• **Extract to read**
-- Opening Marker --

An Indian judge on Friday sentenced to death four men convicted of the fatal gang rape of a student on a New Delhi bus, fulfilling the dying wish of the 23-year-old victim.
The packed courtroom burst into applause as Judge Yogesh Khanna announced his sentence. The defendants -- lowly paid migrants to New Delhi mostly in their 20s -- broke down in tears and one of them, gym assistant Vinay Sharma, howled loudly before he was led away by police.
The judge told the fast-track court in the south of the capital that the case, which sparked widespread anger against the treatment of women, fell into the "rarest of rare category" which justified capital punishment.
"In these times when crimes against women are on the rise, courts cannot turn a blind eye to this gruesome act," he announced.
The mother of the victim told reporters that she was delighted the judge had ordered their deaths by hanging.
"We are happy that in the end we got justice. My daughter wanted them to be given the death sentence," she told reporters, wearing a green saree and flanked by her husband and sons.
There had been a huge clamour for the four -- Sharma, Akshay Thakur, Pawan Gupta, and Mukesh Singh -- to be executed for their attack on the physiotherapy student and her male companion on December 16.
The victim, who cannot be named for legal reasons, died of grievous internal injuries on December 29 after being lured on to the private bus following a cinema trip with the companion.

-- Closing Marker --

• **Input data**
-- Opening Marker --

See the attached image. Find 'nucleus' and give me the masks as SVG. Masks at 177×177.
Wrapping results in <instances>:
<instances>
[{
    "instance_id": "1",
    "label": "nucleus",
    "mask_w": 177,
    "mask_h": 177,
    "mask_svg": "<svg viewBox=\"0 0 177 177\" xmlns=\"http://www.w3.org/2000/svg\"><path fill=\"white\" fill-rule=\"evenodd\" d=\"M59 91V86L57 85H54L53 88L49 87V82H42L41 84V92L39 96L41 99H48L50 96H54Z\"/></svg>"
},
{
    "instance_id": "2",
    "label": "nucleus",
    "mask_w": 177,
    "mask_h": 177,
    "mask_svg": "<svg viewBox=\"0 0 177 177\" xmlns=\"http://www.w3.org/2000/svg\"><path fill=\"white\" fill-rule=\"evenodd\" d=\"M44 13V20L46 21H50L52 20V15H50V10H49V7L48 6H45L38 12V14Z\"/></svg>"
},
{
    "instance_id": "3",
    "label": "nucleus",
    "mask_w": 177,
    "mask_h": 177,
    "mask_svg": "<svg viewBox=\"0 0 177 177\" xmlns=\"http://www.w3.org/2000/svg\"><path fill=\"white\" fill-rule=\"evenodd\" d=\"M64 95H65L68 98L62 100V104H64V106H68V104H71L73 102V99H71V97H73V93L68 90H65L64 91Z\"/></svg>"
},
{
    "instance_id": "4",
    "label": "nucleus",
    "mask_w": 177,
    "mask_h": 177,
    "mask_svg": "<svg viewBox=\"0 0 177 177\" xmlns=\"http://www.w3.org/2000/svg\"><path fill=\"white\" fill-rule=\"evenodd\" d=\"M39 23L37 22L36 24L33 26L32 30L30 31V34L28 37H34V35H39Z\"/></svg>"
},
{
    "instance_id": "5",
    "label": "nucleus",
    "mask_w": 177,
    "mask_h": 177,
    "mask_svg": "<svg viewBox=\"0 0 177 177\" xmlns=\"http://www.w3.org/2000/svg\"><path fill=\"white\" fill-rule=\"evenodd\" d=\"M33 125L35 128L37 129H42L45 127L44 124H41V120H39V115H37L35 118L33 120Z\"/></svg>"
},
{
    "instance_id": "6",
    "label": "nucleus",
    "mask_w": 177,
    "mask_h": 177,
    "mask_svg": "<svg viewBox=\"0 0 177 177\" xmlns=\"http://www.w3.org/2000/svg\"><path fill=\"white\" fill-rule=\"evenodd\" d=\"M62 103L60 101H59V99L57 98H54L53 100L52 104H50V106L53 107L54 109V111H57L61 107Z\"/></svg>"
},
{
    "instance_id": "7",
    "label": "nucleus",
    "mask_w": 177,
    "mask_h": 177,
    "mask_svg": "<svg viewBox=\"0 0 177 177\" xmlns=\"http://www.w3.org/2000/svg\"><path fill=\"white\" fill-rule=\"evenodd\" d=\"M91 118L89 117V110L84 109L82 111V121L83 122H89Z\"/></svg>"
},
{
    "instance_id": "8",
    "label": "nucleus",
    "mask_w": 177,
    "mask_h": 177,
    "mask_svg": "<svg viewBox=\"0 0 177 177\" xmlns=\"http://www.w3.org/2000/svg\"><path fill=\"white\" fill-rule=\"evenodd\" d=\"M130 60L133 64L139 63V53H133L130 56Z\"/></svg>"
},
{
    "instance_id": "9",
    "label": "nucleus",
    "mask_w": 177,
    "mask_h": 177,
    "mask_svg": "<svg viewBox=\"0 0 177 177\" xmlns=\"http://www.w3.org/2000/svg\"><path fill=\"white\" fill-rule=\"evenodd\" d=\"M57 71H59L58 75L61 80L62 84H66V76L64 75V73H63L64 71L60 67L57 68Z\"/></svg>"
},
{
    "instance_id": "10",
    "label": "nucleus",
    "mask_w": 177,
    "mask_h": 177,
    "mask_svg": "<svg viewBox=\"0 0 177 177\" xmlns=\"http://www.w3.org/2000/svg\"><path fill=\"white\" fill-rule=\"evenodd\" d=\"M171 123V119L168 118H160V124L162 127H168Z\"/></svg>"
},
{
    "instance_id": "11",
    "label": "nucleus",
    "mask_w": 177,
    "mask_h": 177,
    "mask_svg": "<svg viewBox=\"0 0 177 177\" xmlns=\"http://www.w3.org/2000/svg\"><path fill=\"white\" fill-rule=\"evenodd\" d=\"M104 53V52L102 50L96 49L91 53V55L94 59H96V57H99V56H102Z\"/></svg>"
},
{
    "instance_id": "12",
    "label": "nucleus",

-- Closing Marker --

• **Using the information**
a - Say whether each statement agrees with the report on the New Delhi death sentences, and quote the deciding words: (i) The sentence was announced by Judge Yogesh Khanna. (ii) The victim died on December 16. (iii) The victim was studying physiotherapy.
b - Extend the report on the New Delhi death sentences, beginning after its last sentence.
The records play no part in this work.

• **Answers for the exercise**
a -
(i) Yes: "as Judge Yogesh Khanna announced his sentence"
(ii) No: "died of grievous internal injuries on December 29"
(iii) Yes: "the physiotherapy student"

b -
After beating up the friend, the gang brutally assaulted her behind tinted windows for 45 minutes before flinging the bloodied and barely conscious couple onto a road leading to New Delhi's international airport.
Her injuries were so severe that she died nearly a fortnight later in a Singapore hospital. She briefly regained consciousness, telling family and friends of her desire to see her attackers burn to death.
"It was an inhuman act which has shamed all humanity. The message is that if you commit such a crime, you will get such punishment," Home Minister Sushilkumar Shinde told a news conference.
The men will now be taken to the capital's high-security Tihar Jail where they will be placed on death row.
India had an unofficial eight-year moratorium on capital punishment until last November, when the only surviving gunman from the 2008 Mumbai attacks was executed. Weeks later, a Kashmiri was hanged over his role in an attack on parliament a decade ago.
Lawyers for the men have already said they will appeal the convictions in the Delhi High Court, which will spell years of argument and delays in India's notoriously slow legal system.
"This is injustice! This is not fair!" defense lawyer A.P. Singh shouted after the sentence was read out.
The gang's relatives had also pleaded for their lives to be spared ahead of the sentencing, and Thakur's mother Malti Devi broke down in front of reporters at the family's home in the state of Bihar.
"Why is such a young life being snuffed out in this manner," she told reporters, weeping on the floor of the family home.
In appeal, the defense is likely to advocate lesser sentences for some of the gang, and argue it was a "spur of the moment" crime and not premeditated.
Police in riot gear maintained a heavy presence outside the court on Friday with the road leading up to the complex barricaded off.
There was widespread anger after a juvenile who was convicted last month for his role in the attack was sentenced to just three years in a correctional facility -- the maximum allowed by law, given his age.
A sixth suspect in the case, bus driver Ram Singh, died in prison in March in an apparent suicide.
Feelings have been running high in a country disgusted by daily reports of gang rapes and sex assaults on children.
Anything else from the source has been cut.